> **Description of the task**
Reproduce the stretch of the data below from the line containing "Considering this image, what" through the line containing "Answer: the client's", both included, without any changes.
=== Information supplied ===
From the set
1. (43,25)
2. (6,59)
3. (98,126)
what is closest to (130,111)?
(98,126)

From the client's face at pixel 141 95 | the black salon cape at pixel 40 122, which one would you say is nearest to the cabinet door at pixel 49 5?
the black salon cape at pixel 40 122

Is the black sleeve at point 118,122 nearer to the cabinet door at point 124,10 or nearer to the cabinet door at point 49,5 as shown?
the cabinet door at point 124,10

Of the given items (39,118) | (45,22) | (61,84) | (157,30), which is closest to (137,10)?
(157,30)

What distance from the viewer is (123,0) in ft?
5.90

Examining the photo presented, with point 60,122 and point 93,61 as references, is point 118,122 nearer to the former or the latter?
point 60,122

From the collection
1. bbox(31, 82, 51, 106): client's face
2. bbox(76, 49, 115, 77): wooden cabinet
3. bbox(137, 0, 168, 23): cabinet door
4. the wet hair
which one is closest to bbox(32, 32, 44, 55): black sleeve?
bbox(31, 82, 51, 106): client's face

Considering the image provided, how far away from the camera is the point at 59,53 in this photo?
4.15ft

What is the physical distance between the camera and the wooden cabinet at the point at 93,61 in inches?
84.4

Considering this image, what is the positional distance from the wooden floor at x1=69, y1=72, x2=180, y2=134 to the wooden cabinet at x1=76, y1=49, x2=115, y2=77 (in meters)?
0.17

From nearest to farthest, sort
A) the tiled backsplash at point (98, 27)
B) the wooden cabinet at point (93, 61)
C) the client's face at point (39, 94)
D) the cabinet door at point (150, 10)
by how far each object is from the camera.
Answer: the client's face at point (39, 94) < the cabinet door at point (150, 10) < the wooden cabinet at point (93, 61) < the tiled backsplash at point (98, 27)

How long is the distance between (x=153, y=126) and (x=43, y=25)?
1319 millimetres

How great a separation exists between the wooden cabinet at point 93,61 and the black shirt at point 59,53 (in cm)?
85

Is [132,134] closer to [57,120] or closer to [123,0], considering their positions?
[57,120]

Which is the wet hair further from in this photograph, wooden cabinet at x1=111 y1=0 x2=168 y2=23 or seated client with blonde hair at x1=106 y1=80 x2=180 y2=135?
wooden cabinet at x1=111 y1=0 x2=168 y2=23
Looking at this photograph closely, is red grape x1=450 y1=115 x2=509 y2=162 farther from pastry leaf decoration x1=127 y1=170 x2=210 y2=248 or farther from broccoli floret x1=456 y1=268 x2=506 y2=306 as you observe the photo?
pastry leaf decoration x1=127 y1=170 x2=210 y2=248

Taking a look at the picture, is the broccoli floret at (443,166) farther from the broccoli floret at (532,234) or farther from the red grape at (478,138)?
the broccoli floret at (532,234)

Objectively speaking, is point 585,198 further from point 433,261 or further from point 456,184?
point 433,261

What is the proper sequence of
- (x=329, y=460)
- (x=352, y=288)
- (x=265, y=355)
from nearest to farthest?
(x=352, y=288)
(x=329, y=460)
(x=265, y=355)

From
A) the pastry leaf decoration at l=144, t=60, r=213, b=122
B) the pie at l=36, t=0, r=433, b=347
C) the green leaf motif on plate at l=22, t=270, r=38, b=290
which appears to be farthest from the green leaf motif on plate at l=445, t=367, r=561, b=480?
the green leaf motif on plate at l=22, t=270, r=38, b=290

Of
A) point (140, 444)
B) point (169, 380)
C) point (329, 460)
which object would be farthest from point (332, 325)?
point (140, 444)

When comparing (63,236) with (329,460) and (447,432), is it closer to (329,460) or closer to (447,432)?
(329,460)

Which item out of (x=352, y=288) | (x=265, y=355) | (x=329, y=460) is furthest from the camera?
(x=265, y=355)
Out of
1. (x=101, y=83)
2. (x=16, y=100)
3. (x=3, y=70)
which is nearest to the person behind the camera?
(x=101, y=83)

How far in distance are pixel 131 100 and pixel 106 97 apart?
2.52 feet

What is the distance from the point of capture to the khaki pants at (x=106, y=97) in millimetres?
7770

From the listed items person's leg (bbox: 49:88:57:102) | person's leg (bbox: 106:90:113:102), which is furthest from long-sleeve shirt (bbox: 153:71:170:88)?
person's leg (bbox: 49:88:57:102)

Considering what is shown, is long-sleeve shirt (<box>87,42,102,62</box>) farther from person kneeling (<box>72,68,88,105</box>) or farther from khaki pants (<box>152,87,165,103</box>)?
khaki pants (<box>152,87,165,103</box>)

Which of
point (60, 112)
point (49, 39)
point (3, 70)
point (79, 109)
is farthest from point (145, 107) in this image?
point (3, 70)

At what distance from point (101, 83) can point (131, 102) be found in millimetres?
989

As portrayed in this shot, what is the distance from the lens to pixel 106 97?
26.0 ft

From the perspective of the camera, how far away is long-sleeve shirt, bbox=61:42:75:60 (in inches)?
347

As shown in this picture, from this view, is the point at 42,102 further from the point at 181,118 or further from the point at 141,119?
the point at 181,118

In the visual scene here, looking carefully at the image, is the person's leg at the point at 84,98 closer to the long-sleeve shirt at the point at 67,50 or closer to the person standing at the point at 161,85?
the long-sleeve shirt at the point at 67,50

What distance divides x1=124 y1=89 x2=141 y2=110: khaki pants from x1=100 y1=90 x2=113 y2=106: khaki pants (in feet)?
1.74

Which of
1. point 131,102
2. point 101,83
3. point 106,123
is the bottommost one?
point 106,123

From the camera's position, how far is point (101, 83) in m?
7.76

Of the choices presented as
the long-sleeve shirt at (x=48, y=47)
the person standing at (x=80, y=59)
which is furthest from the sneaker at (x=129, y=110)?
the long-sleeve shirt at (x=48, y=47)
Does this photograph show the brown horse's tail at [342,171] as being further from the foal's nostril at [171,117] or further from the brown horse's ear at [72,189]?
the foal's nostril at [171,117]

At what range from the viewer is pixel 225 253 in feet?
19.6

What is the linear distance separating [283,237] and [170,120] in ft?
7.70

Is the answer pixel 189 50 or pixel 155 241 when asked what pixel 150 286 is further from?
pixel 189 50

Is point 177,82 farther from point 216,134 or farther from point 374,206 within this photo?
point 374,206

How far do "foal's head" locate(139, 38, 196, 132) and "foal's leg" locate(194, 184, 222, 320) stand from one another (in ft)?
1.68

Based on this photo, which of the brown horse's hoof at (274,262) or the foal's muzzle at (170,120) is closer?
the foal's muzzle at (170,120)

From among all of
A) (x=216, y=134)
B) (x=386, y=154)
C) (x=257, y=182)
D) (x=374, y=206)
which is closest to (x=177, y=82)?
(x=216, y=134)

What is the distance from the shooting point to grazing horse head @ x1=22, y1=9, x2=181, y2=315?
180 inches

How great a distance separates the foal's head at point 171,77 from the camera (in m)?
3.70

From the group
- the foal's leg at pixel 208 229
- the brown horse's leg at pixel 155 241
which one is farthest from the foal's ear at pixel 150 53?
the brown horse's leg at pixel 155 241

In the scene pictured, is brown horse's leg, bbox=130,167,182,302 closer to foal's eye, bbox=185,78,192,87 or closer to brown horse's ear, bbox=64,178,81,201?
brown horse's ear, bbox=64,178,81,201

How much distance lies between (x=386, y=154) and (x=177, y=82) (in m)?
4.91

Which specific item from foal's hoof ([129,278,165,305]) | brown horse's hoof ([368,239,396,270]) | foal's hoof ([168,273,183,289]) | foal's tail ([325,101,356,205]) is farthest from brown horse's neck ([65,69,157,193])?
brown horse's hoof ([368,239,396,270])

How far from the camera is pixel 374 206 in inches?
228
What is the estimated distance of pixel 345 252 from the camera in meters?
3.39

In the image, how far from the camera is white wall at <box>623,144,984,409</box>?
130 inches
===
> **Response**
Considering this image, what is the positional distance from the wooden floor at x1=69, y1=72, x2=180, y2=134 to the wooden cabinet at x1=76, y1=49, x2=115, y2=77 (in meters)?
0.17

From nearest to farthest, sort
A) the tiled backsplash at point (98, 27)
B) the wooden cabinet at point (93, 61)
C) the client's face at point (39, 94)
D) the cabinet door at point (150, 10)
by how far each object is from the camera.
Answer: the client's face at point (39, 94) < the cabinet door at point (150, 10) < the wooden cabinet at point (93, 61) < the tiled backsplash at point (98, 27)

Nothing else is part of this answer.